*Your goal*
Continue the JavaScript interview questions from the point at which the text ends, picking up directly after its final line.

*Article*
Javascript Interview Questions – Set 4

1. What is the Event Loop in JavaScript, and why is it important in handling asynchronous operations?

Answer:
The Event Loop is a fundamental part of JavaScript’s concurrency model, responsible for managing the execution of code and handling asynchronous operations. It plays a critical role in ensuring that JavaScript remains non-blocking and responsive to user interactions in web applications.

In essence, the Event Loop constantly checks the message queue for tasks and executes them one at a time. When an asynchronous task is completed (e.g., a timer expires, an HTTP request receives a response), a message representing that task is placed in the message queue. The Event Loop picks up these messages and executes the corresponding tasks.

Example:

   console.log("Start");

   setTimeout(function() {
     console.log("Timeout");
   }, 1000);

   console.log("End");
   // Output: Start, End (waits for 1 second), Timeout

In this example, the setTimeout function schedules the "Timeout" message to be added to the message queue after 1000 milliseconds. While waiting for that time, the Event Loop continues executing other code, such as "Start" and "End", without blocking.

2. How do you handle errors in JavaScript, and what are the different types of errors?

Answer:
In JavaScript, errors can be handled using try...catch blocks. There are several types of errors, including:

• SyntaxError: Occurs when there’s a syntax mistake in the code, preventing it from being parsed.
• ReferenceError: Occurs when a variable or function is used before it’s declared.
• TypeError: Occurs when an operation is performed on an inappropriate data type.
• RangeError: Occurs when a numeric value is outside the allowable range.

[Entries for contour labeling]
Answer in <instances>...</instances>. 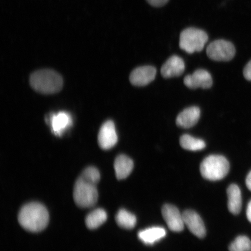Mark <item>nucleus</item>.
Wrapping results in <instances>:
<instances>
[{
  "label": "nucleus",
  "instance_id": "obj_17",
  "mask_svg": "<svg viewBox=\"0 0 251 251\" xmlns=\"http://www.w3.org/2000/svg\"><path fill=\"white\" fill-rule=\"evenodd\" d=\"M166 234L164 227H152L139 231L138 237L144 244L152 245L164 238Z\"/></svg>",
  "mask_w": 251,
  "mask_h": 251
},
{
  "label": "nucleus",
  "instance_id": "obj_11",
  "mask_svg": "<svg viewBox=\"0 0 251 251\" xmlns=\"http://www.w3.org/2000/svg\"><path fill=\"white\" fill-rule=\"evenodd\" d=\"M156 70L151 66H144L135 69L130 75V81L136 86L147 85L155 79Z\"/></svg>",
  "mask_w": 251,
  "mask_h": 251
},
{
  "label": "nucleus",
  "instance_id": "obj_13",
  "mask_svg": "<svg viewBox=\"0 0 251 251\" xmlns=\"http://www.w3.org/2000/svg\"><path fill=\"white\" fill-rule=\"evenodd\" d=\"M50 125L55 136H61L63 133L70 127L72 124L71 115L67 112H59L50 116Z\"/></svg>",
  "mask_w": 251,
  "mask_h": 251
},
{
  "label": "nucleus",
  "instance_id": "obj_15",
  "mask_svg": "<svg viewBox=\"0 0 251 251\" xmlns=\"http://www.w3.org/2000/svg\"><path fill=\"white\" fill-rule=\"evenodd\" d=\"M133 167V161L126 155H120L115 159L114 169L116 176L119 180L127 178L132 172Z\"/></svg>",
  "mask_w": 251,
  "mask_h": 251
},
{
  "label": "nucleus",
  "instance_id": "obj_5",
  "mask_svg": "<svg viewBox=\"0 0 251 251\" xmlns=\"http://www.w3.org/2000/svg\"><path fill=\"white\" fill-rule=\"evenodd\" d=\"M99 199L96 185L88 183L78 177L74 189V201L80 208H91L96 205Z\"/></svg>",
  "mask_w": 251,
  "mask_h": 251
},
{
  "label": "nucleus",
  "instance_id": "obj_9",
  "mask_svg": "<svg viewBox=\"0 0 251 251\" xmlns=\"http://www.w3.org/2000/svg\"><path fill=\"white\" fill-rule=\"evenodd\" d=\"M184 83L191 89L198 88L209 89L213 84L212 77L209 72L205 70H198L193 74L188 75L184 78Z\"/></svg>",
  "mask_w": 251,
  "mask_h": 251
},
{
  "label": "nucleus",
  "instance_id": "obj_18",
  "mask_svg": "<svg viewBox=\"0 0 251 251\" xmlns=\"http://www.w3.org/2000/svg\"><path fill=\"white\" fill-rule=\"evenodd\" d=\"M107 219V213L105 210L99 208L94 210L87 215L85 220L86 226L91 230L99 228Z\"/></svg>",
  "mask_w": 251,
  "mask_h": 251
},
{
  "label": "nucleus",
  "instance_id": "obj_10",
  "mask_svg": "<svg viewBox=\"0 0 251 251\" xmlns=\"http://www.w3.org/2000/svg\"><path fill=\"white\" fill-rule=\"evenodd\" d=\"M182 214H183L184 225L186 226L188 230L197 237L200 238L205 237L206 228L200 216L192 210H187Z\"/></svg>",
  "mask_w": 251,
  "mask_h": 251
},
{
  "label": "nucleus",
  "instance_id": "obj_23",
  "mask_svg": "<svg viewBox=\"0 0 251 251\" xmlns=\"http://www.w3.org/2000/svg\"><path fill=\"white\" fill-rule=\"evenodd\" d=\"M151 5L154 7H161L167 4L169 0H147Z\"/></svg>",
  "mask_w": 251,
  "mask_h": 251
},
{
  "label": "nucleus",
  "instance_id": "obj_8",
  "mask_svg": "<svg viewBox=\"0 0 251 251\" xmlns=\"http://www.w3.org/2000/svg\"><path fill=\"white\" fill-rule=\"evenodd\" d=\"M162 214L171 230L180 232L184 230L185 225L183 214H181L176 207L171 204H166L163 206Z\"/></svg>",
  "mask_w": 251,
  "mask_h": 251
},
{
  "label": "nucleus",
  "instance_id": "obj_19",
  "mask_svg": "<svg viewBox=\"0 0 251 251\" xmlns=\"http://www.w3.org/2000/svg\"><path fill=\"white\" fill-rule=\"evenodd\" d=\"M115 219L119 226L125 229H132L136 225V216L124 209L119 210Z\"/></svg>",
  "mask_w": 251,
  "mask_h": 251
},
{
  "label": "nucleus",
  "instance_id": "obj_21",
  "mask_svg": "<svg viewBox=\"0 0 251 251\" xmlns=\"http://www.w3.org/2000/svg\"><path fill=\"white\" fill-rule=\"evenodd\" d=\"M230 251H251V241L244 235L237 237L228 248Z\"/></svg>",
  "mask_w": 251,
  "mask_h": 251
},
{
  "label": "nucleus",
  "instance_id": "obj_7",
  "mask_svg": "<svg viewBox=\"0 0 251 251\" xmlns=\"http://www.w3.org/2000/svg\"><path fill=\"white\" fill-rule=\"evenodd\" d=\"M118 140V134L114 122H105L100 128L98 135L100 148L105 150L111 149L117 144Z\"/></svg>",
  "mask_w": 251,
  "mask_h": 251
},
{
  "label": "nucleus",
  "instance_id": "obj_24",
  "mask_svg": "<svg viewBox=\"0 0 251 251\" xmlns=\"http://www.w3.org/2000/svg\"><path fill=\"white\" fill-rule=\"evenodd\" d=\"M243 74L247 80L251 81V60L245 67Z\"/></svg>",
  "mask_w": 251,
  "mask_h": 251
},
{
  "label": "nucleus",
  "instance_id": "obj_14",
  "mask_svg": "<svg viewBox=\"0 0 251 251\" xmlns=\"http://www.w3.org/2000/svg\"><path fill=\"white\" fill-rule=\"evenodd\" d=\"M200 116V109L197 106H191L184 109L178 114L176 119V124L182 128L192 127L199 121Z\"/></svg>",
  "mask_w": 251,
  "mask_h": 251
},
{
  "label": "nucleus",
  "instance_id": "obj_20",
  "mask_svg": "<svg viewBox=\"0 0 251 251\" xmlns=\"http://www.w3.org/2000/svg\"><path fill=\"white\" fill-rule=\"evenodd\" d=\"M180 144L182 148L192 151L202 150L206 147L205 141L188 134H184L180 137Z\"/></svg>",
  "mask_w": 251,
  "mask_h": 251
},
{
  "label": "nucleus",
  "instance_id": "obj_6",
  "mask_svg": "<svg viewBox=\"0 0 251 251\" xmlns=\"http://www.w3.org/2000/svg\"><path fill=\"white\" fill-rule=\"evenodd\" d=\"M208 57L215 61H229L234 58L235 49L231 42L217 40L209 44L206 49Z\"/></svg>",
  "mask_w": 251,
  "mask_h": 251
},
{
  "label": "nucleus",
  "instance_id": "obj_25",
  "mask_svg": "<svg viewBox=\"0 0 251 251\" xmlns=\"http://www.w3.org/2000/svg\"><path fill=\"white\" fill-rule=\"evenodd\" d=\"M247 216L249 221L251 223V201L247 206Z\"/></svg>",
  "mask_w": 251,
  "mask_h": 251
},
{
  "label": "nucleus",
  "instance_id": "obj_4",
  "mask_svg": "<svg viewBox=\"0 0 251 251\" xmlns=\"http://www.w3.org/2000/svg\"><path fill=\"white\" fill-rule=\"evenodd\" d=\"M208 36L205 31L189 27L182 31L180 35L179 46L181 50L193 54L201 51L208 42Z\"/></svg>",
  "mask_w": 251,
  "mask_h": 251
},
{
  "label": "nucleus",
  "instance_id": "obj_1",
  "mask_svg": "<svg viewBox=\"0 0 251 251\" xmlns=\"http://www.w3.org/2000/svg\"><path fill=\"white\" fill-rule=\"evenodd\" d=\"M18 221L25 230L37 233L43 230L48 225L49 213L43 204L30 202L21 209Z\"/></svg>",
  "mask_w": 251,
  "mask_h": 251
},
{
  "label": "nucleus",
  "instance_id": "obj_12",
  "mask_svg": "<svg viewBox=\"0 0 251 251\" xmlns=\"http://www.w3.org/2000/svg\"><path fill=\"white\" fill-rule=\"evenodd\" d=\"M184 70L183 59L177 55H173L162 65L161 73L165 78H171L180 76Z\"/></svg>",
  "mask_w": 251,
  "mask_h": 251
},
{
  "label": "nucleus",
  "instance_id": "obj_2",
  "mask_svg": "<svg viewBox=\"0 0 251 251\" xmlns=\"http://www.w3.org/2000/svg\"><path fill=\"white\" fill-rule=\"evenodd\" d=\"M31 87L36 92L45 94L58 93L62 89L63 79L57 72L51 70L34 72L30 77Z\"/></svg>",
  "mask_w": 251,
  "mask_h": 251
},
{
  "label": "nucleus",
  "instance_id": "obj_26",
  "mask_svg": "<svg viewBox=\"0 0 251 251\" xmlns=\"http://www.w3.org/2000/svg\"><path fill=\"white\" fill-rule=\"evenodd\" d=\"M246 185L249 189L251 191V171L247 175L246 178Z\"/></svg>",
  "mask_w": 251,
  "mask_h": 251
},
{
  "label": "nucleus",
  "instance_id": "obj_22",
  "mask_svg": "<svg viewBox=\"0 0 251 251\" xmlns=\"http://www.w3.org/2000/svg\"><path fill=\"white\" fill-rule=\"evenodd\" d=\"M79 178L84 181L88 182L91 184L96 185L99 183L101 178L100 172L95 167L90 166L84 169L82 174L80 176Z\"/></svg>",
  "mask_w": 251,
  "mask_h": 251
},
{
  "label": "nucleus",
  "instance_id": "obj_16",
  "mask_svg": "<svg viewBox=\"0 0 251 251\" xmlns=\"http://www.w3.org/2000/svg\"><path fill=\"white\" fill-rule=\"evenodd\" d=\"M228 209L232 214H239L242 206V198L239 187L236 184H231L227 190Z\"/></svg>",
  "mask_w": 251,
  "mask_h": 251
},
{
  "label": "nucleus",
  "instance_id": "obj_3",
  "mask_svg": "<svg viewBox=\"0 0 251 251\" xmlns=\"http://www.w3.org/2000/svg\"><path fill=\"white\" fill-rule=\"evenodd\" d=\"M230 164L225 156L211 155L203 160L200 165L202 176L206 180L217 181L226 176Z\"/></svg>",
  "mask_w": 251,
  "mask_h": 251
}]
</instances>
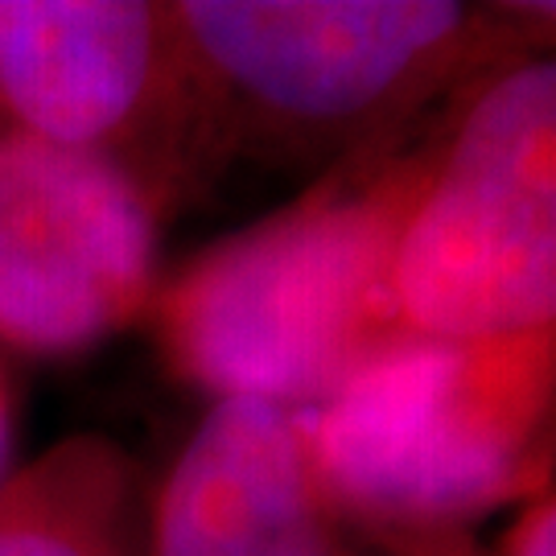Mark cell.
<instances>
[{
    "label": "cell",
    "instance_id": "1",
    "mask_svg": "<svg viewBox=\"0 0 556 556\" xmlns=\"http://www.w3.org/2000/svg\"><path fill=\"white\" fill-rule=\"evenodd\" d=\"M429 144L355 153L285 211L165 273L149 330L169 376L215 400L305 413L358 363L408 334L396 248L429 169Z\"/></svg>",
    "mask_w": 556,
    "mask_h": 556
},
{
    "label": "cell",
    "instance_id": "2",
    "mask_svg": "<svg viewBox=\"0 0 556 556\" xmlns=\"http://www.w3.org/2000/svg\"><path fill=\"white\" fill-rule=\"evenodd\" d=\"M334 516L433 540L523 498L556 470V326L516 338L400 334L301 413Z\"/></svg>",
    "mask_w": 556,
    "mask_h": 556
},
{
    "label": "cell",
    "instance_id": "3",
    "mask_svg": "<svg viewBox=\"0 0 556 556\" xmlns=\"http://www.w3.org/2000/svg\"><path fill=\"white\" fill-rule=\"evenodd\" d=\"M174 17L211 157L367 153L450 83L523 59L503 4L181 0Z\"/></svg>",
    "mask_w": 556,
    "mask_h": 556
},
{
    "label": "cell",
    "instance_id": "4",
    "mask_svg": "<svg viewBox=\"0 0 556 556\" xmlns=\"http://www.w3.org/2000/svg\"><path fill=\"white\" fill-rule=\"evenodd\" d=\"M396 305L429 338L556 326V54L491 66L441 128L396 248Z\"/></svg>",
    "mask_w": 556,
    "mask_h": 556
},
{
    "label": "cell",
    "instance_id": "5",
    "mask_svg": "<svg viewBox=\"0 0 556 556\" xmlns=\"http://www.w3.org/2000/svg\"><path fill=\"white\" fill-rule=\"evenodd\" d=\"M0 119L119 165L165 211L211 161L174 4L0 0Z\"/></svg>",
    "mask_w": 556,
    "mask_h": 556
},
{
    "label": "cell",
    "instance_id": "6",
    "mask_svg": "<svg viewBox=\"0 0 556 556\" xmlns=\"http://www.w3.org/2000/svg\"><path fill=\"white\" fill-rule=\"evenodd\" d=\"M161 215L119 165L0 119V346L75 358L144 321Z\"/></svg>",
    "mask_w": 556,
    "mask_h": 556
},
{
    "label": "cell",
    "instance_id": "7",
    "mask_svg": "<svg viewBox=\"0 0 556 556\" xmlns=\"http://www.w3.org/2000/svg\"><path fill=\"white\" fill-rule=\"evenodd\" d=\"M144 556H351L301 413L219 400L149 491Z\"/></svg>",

*Answer below*
• Custom Errors: Developers can create custom error objects using the Error constructor to provide meaningful error messages for their applications. Example:

   try {
     // Some code that may throw an error
     const result = 10 / "abc"; // This will throw a TypeError
   } catch (error) {
     console.error("An error occurred:", error.message);
   }

In this example, a try...catch block is used to handle a TypeError that occurs when trying to divide a number by a non-numeric value.

3. Explain the concept of promises in JavaScript. How do they differ from callbacks?

Answer:
Promises are objects representing the eventual completion or failure of an asynchronous operation. They provide a more structured and readable way to handle asynchronous code compared to callbacks. Promises have three states: pending, fulfilled, or rejected.

Promises differ from callbacks in several ways:

• Chaining: Promises can be easily chained together using .then() and .catch(), making code more sequential and readable.
• Error Handling: Promises have built-in error handling with .catch(), whereas in callback-based code, error handling often involves checking for error parameters.
• Avoiding Callback Hell: Promises help avoid the “callback hell” problem, where deeply nested callbacks can become hard to manage. Example:

   function fetchData() {
     return new Promise((resolve, reject) => {
       setTimeout(() => {
         const data = "Data fetched successfully";
         resolve(data); // Resolve the promise
       }, 1000);
     });
   }

   fetchData()
     .then((data) => {
       console.log(data);
     })
     .catch((error) => {
       console.error(error);
     });

In this example, fetchData returns a promise that resolves after 1000 milliseconds. We use .then() to handle the resolved value (data) and .catch() to handle any errors.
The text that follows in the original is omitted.